While prices rose as much as 6 percent at one point on Jan. 26 with Brent and U.S. crude both briefly above $32 a barrel, the Associated Press reported that oil prices are still down nearly 18 percent this year, hitting 12-year lows at less than $28 a barrel earlier this month.

It is crucial that all major producers sit down to come up with a solution to this,” said Abdalla El-Badri, OPEC’s secretary general, in a speech he gave Jan. 25. “The market needs to see inventories come down to levels that allow prices to recover and investments to return.”

Volatile oil prices depend on expectation, Ickes said. There is some skepticism about OPEC’s promise to tackle what has amounted to an 18-month oil glut, especially without Saudi Arabia and its OPEC allies committed to negotiations.

Another OPEC producer, Iraq, plans on boosting supply after its government reported its oil output reached a record high in December. Iran is planning on resuming exporting with its lifted sanctions.

(Saudi Arabia) is pumping as much as they can to bring the price down so that the fracking industry doesn’t flourish,” said Fariborz Ghadar, a professor of finance in Penn State’s Smeal College of Business. “It’s sort of a ‘I hurt myself a little, but it hurts you a lot more.’”

For natural gas companies, more supply than demand has meant prices have dropped. The price of natural gas at the benchmark Henry Hub has declined from about $6 per million Btu in January 2014 to about $2 per million Btu in December 2015.

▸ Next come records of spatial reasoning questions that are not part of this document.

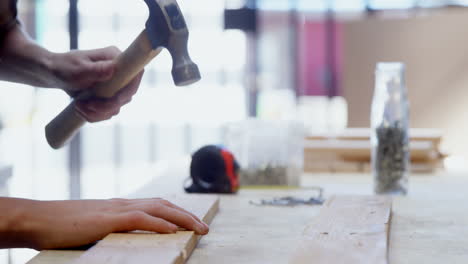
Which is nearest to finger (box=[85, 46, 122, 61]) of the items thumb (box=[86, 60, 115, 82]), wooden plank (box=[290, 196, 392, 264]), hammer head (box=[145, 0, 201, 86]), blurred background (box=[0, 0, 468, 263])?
thumb (box=[86, 60, 115, 82])

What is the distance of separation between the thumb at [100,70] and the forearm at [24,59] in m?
0.10

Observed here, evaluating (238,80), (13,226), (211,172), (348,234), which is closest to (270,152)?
(211,172)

Oil prices have declined substantially, so there is less interest in substituting cheap natural gas for oil,” said Dennis Sheehan, a professor of finance at Penn State.

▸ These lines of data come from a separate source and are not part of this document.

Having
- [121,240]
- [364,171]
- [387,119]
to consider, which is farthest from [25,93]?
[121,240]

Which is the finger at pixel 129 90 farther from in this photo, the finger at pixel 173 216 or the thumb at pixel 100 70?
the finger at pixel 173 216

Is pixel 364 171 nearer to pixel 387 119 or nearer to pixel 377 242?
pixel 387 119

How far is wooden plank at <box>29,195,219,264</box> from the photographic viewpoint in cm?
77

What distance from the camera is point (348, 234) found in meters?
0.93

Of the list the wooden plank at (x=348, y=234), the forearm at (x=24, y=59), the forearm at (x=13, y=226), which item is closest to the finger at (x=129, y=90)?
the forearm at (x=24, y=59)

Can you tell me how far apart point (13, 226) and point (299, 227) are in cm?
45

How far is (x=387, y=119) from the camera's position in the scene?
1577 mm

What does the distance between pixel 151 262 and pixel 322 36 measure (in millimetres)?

Indexes for two State College-based energy companies have taken hits amid this downturn. Eclipse Resources Corporation (NYSE:ECR) and Rex Energy Corporation (NASDAQ:REXX) are both independent oil and natural gas exploration and production companies operating in the Appalachian Basin. Rex Energy also operates in the Illinois Basin.

Rex Energy’s third-quarter production was 15 percent more than it was in the same quarter in 2014, but its net income loss per share was -0.26. As of Jan. 26, the share price dropped about -88 percent from its $5.71 peak in May 2015.

Cost containment and operational efficiencies are positioning us to weather the low commodity price environment,” said Tom Stabley, Rex Energy's president and CEO, in a press release.

However, both firms are also highly leveraged, Sheehan said. Due to the decline in market cap, with both firms losing about 95 percent of their stock market value in the last two years, debt capital for Eclipse is about 70 percent, while it is 95 percent for Rex Energy, Sheehan added.

While spot prices for the benchmark Henry Hub have reached a 17-year low and natural gas production has reached record levels, with an average 76.6 billion cubic feet produced per day in 2015, the U.S. Energy Information Administration’s Short-Term Energy Outlook forecasts Henry Hub to average at $2.65 per MMBtu in 2016 and $3.22 per MMBtu in 2017.

Market analysts are saying that natural gas companies are better equipped to handle downturn after facing low prices in recent years and that the upturn in prices could make them likely to perform better. Analysts are also predicting that crude oil prices are likely to remain in the $30 to $40 range for at least the next year, Ghadar said.

Investors have to realize this is the type of investment they’ve made, and if they don’t like the volatility they shouldn’t be in the sector,” Ghadar added.

Rex Energy and Eclipse Energy are expected to release fourth quarter statements in February and March. respectively. Eclipse Energy declined to comment for the story and Rex Energy did not respond to requests by press time.